International speed skating competition

The 1903 World Allround Speed Skating Championships took place at 20 and 21 March 1903 at the ice rink Market Place in Saint Petersburg, Russia.

There was no defending champion.

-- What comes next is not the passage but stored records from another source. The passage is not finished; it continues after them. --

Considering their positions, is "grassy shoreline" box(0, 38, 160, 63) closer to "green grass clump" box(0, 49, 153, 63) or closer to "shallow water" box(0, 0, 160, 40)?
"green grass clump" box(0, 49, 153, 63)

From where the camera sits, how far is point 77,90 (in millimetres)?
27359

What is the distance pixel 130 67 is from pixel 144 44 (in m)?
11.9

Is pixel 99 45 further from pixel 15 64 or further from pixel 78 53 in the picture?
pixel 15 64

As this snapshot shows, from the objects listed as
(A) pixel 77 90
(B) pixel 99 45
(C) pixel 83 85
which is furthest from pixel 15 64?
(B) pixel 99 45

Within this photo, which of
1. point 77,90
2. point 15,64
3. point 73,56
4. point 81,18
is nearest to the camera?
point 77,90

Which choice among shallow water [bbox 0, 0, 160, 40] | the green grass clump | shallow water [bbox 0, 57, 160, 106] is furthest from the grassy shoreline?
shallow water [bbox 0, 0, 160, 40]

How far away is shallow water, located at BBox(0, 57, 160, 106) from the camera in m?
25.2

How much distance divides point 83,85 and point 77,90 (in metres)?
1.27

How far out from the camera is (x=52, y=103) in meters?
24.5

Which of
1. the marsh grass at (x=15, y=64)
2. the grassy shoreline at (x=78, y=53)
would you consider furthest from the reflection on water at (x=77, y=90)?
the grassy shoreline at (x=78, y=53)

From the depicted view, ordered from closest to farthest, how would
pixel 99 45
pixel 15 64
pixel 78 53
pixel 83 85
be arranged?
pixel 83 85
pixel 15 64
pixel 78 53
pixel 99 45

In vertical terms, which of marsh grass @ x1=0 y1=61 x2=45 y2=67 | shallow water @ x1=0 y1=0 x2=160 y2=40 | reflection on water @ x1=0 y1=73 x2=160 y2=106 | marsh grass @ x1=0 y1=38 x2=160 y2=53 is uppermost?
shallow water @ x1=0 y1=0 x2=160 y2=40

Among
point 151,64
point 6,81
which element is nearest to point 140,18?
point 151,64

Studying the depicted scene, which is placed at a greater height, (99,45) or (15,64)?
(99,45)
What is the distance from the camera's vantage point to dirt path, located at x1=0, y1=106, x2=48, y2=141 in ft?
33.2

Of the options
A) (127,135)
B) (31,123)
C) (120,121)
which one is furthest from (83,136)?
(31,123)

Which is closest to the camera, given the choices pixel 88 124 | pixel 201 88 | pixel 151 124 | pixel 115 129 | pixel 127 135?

No one won at least three distances and so no World champion was declared.

== Allround results ==
| Place | Athlete | Country | 500m | 5000m | 1500m | 10000m |
| NC1 | Johan Schwartz | NOR | 50.0 (2) | 10:15.2 (3) | 2:59.0 (1) | 22:47.6 (3) |
| NC2 | Theodor Bønsnæs | NOR | 50.6 (4) | 10:08.4 (2) | 3:04.4 (5) | 22:15.0 (1) |
| NC3 | Sigurd Mathisen | NOR | 51.2 (5) | 10:23.0 (6) | 3:02.4 (4) | 22:43.4 (2) |
| NC4 | Grigori Kiseljov | RUS | 52.6 (9) | 10:08.0 (1) | 3:12.6 (11) | 22:48.2 (4) |
| NC5 | Konrad Liljeberg | Finland | 55.0 (13) | 10:20.0 (5) | 3:10.6 (10) | 23:51.8 (6) |
| NC6 | Sergey Grigoryev | RUS | 53.2 (10) | 10:33.2 (8) | 3:17.0 (13) | 24:29.0 (7) |
| NC | Franz Wathén | Finland | 49.4 (1) | 10:17.0 (4) | 3:01.0 (2) | NF |
| NC | Johan Vikander | Finland | 51.4 (7) | 10:34.0 (9) | 3:04.6 (6) | NS |
| NC | Miltiades Mannó | Hungary | 50.4 (3) | NF | 3:05.6 (7) | NS |
| NC | Toivo Tillander | Finland | 51.2 (5) | 10:36.8 (10) | 3:02.2 (3) | NS |
| NC | Theodor Baltscheffski | Finland | 53.6 (11) | 11:33.6 (13) | 3:19.8 (14) | NS |
| NC | Jussi Wiinikainen | Finland | 52.0 (8) | 10:52.6 (12) | 3:09.0 (9) | NS |
| NC | Gösta Hägg | Finland | 54.0 (12) | 10:25.8 (7) | 3:07.6 (8) | NS |
| NC | Erik Thour | Sweden | 55.4 (14) | 10:46.0 (11) | NS | 23:05.8 (5) |
| NC | Fyodor Zhakin | RUS | NS | NS | 3:15.8 (12) | NS |
  * = Fell
 NC = Not classified
 NF = Not finished
 NS = Not started
 DQ = Disqualified
Source: SpeedSkatingStats.com

== Rules ==
Four distances have to be skated:
- 500m
- 1500m
- 5000m
- 10000m

One could only win the World Championships by winning at least three of the four distances, so there would be no World Champion if no skater won at least three distances.

Silver and bronze medals were not awarded.